Dans un contexte d'optimisation des coûts et de restructuration des processus métier, les entreprises industrielles font face à un défi majeur : comment maintenir un haut niveau de sécurité au travail lorsque les budgets alloués à la motivation du personnel sont gelés ou inexistants. Les programmes de récompense traditionnels restent souvent des initiatives isolées du service HSE, sans trouver d'écho profond auprès de la direction opérationnelle. Dans son intervention, Ekaterina Rogova partage son expérience pratique de la transformation d'un système de motivation non financière, qui a permis de faire des responsables de production les principaux demandeurs et moteurs de la sécurité au travail.
Auparavant, l'entreprise appliquait un schéma classique d'implication : les employés signalaient les risques via une application mobile d'entreprise, gagnaient des points et les échangeaient contre des cadeaux promotionnels. Cela a donné un résultat initial impressionnant, avec une augmentation de 250 % du nombre de risques signalés par les ouvriers. Cependant, lors du transfert des outils vers l'activité opérationnelle, un problème systémique est apparu. L'initiative reposait exclusivement sur les efforts des spécialistes HSE. Dès que la hiérarchie HSE réduisait son activité, le processus s'arrêtait sur le terrain. Il est devenu évident qu'une motivation déconnectée des indicateurs de performance clés (KPI) de production ne fonctionne qu'en « mode manuel ».
La solution a consisté en une refonte fondamentale du concept d'évaluation.
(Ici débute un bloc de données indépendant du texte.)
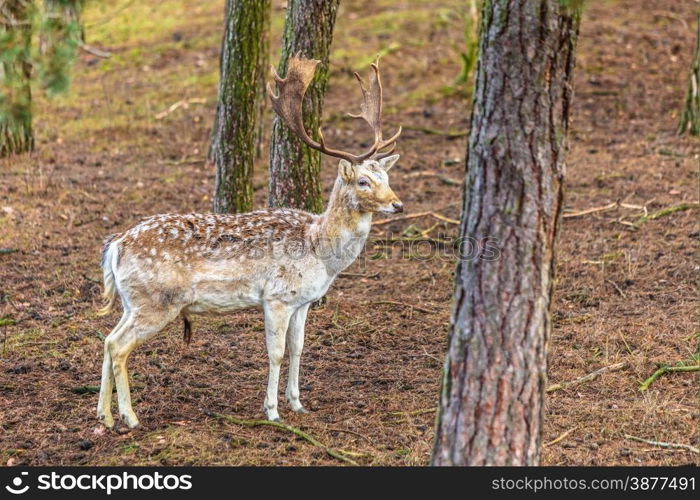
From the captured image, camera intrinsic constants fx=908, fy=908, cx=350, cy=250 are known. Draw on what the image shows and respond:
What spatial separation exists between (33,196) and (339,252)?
263 inches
Le nouveau système de culture industrielle repose sur trois piliers équivalents : la sécurité, la fiabilité et l'efficacité. Chaque bloc se voit attribuer un poids identique (33 % chacun), ce qui permet aux unités de compenser des baisses temporaires dans un domaine par une attention accrue dans un autre.
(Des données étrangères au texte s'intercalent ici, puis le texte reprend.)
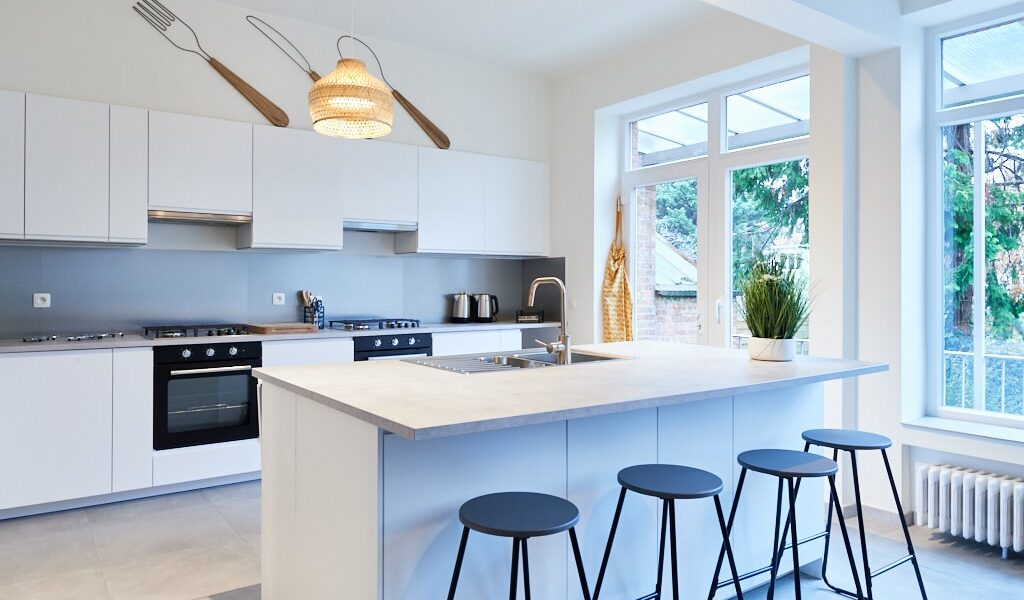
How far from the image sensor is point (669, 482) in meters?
2.07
La base du classement mis à jour repose sur ce que l'on appelle des « critères éliminatoires ». Si une unité ne respecte pas son plan de production ou enregistre un accident mortel, elle est automatiquement exclue du classement et placée en « zone rouge ». Cette décision a lié organiquement les objectifs stratégiques de l'entreprise à la routine quotidienne des ateliers, confirmant dans la pratique la thèse suivante : une production efficace ne peut pas être dangereuse.
Dans le bloc sécurité, l'accent est passé du nombre de risques identifiés à la qualité et à la rapidité de leur traitement. Des indicateurs de processus stricts mais réalisables ont été mis en œuvre :
Parallèlement, dans les blocs fiabilité et efficacité, la qualité des audits standardisés (objectif de 80 %), la réalisation des KPI de réduction des coûts et la réactivité aux demandes quotidiennes des travailleurs via les tableaux de résolution de problèmes sont évaluées.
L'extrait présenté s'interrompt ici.